Sunday night/Monday morning: I didn’t sleep very well so I didn’t get much sleep. Therefore looking forward to Monday night. Unfortently, I’m “on call” until 11pm, but I should be able to stay awake until then.
Monday 10.50pm: We start receiving issues via our online Kayako helpdesk that some people are having database issues. As I don’t want alerts beeping me at night, I start investigating.
Monday 11.15pm: There’s a lot of Linux quota checking scripts running. Most odd – the maximum I normally see is 1 – and there’s pages full here. And I can’t “kill -9” (terminate) them faster enough. Only one thing for it – server reboot.
Monday 11.30pm: Server hasn’t come back up yet. Hmm, perhaps it just stalled on the reboot. Try again.
Monday 11.45pm: Not good, it still hasn’t come back up. I’ll have to alert the datacenter for investigation.
Tuesday 12am: Data center tries a reboot with a console attached
Tuesday 12.30am: Server is undergoing a file system check (fsck)
Tuesday 1.15am: Still undergoing the fsck. This normally takes around 20 minutes, but the datacenter is reporting lots of “inode faults” being reported on the /var/ parition on the server
Tuesday 2am: Still waiting for the check to finish
Tuesday 3am: Datacenter states it is unlikely to finish, but we agree to give it an extra hour
Tuesday 4am: I ask the datacenter to stick in a new hard drive and mount the old one as a slave.

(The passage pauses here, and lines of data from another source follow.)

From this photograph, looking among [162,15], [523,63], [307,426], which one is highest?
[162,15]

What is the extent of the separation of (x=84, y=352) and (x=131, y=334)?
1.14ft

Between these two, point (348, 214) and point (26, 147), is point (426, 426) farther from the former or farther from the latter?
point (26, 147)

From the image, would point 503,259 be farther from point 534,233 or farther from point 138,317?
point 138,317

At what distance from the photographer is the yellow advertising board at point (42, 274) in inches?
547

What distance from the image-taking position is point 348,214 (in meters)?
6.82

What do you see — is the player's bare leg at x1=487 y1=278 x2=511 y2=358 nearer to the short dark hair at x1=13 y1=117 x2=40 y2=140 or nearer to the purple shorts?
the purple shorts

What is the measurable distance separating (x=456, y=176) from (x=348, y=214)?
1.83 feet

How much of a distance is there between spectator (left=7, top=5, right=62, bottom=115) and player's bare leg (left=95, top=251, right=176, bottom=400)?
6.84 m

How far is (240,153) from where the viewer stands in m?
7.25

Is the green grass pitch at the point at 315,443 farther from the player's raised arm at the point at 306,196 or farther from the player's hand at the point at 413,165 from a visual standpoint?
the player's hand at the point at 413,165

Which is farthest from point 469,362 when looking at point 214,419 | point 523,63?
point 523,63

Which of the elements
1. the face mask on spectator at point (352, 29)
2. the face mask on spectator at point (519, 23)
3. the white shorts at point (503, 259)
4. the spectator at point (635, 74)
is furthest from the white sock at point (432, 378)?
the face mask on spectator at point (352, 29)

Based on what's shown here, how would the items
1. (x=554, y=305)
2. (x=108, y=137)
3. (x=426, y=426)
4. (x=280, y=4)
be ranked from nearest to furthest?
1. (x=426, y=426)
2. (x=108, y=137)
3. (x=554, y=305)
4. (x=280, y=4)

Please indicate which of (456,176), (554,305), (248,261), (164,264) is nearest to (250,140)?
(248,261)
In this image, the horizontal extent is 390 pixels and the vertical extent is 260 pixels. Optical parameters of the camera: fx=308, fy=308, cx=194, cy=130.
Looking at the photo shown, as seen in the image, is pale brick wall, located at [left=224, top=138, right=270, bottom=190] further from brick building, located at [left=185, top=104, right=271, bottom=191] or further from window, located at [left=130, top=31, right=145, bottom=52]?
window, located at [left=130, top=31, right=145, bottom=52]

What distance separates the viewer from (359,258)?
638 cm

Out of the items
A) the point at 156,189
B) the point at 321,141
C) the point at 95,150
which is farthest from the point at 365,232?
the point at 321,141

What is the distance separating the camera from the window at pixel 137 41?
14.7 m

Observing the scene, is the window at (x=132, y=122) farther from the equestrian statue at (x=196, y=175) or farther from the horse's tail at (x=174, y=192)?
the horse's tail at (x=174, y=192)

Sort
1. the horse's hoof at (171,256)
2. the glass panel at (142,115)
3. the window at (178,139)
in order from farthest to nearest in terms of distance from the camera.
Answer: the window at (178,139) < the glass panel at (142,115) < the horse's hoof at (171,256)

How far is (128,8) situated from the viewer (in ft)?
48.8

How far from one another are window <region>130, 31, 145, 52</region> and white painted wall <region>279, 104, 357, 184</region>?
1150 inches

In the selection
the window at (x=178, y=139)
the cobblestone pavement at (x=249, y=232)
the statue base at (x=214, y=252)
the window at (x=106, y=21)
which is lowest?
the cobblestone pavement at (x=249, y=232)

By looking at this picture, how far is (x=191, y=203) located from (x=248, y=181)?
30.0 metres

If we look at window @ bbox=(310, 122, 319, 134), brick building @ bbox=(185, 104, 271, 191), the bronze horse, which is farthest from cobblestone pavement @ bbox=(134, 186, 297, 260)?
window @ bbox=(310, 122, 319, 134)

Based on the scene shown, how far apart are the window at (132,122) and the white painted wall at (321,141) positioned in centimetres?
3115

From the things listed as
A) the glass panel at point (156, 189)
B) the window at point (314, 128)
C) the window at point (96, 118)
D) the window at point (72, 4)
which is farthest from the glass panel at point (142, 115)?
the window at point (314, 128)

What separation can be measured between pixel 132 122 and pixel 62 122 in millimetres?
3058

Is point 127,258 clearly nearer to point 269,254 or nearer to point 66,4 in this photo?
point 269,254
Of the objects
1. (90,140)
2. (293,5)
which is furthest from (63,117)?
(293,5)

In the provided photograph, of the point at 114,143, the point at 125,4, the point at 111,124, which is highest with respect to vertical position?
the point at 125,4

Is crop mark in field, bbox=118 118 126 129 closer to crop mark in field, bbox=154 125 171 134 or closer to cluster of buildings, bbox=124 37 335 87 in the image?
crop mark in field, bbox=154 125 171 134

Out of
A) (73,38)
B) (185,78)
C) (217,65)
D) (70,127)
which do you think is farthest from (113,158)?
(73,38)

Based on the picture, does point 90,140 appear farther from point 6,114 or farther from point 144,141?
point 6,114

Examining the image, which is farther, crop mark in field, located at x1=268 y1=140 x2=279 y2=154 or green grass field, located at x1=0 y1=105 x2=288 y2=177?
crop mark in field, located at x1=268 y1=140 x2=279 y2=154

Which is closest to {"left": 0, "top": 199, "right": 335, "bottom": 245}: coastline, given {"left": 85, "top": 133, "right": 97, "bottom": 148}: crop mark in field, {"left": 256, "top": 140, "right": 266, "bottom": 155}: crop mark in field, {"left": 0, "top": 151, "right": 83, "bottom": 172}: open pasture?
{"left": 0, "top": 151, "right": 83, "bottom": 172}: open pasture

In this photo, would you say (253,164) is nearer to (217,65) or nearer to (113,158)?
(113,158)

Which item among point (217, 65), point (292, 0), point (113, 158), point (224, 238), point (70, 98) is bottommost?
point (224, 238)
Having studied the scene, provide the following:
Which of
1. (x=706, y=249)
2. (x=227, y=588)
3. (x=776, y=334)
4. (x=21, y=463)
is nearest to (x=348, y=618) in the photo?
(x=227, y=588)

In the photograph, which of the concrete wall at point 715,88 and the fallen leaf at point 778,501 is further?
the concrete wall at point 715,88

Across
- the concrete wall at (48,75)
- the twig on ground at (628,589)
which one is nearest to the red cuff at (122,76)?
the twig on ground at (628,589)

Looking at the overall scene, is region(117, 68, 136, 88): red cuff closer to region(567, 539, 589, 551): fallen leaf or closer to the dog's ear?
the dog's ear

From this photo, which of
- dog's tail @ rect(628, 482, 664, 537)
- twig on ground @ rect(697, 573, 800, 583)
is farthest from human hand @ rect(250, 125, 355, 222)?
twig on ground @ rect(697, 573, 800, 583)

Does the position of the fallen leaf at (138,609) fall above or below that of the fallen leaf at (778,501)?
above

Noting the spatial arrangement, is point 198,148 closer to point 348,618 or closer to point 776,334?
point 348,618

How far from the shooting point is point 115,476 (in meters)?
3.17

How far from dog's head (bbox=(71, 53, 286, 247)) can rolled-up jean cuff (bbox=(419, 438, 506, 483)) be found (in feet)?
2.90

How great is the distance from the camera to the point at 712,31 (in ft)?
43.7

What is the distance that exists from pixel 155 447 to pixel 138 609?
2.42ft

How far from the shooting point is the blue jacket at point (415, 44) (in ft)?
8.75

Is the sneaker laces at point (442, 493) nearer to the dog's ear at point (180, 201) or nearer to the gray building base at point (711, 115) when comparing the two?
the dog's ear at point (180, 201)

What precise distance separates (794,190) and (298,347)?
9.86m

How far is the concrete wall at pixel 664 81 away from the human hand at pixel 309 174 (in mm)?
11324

Tuesday 8.30am: I’m already in the office having had less then 3.5 hours restless sleep. I start copying over the data from the old hard drive
Tuesday 5pm: Still copying, but only an hour to go
Tuesday 6pm: Most of the data is copied and no corruption
Tuesday 7pm: Nooooo! The entire datacenter goes down for nearly 45 minutes – when I had 6 SSH windows running to the server
Tuesday 8pm: Looks like everything is working, but let’s wait for customer responses.
Tuesday 9pm: Hmm, the email system doesn’t appear to be working correctly. It appears the the cPanel system can’t decide whether to use the “old mbox” format for emails or the new maildir format. The data from the failed hard drive expects to be read in the old format.
Tuesday 10pm: Email appears to be mainly working
Tuesday 10.30pm: Nope, still got minor problems with IMAP authentication
Tuesday 11pm: All is checking out and responding.
Tuesday 11.30pm: I head home
Wednesday Midnight: I’m home!
Wednesday: 0.15am: I expect to have dinner
Wednesday 1am: I expect to be able to fall asleep
Wednesday 8.30am: Gotta be in the office again.
I’m going to be a sleep-deprived zombie by the end of today (Wednesday!)